▶ **Source data**:
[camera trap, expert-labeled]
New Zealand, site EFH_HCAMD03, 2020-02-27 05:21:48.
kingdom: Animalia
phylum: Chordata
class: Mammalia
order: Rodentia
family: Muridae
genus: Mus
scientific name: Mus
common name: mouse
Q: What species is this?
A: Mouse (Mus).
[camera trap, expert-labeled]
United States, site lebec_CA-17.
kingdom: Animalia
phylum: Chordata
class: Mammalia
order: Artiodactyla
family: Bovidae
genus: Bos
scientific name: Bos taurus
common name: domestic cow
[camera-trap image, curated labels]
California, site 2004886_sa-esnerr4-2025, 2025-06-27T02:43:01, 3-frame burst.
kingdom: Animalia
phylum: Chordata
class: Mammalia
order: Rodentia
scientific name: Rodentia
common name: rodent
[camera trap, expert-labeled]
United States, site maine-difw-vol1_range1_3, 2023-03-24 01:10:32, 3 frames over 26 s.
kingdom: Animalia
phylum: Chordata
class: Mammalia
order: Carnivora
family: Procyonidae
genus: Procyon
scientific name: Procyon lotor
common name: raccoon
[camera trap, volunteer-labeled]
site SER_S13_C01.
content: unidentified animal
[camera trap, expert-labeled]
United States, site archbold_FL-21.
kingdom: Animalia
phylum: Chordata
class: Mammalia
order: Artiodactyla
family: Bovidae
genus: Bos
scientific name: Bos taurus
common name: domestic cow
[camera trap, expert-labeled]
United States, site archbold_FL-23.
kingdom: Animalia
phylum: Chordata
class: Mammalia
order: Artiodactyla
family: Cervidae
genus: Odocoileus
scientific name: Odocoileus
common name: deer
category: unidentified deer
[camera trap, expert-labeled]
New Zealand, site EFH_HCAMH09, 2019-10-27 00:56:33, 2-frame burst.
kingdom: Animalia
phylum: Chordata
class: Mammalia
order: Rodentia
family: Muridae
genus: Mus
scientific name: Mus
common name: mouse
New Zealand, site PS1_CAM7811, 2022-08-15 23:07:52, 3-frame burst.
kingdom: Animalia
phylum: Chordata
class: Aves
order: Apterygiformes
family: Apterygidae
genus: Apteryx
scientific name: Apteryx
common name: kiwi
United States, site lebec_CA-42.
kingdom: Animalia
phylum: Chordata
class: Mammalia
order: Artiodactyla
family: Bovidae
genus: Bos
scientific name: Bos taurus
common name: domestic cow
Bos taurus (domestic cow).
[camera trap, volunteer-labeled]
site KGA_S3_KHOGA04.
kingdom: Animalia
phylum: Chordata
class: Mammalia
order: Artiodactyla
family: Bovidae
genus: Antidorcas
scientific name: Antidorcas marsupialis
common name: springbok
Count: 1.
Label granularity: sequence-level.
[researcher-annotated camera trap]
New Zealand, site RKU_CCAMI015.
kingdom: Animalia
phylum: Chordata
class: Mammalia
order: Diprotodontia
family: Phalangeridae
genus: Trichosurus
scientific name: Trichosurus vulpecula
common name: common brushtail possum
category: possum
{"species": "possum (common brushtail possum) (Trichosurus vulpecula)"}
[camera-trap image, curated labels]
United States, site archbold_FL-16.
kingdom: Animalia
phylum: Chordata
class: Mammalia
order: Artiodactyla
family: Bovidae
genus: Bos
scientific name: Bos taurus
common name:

▶ **What is being asked**:
Out of the data above, set down the lines from the one with "scientific name: Odocoileus" to the one with "class: Aves", both included, exactly as written and with no additions.

▶ **Solution for this task**:
scientific name: Odocoileus
common name: deer
category: unidentified deer
[camera trap, expert-labeled]
New Zealand, site EFH_HCAMH09, 2019-10-27 00:56:33, 2-frame burst.
kingdom: Animalia
phylum: Chordata
class: Mammalia
order: Rodentia
family: Muridae
genus: Mus
scientific name: Mus
common name: mouse
New Zealand, site PS1_CAM7811, 2022-08-15 23:07:52, 3-frame burst.
kingdom: Animalia
phylum: Chordata
class: Aves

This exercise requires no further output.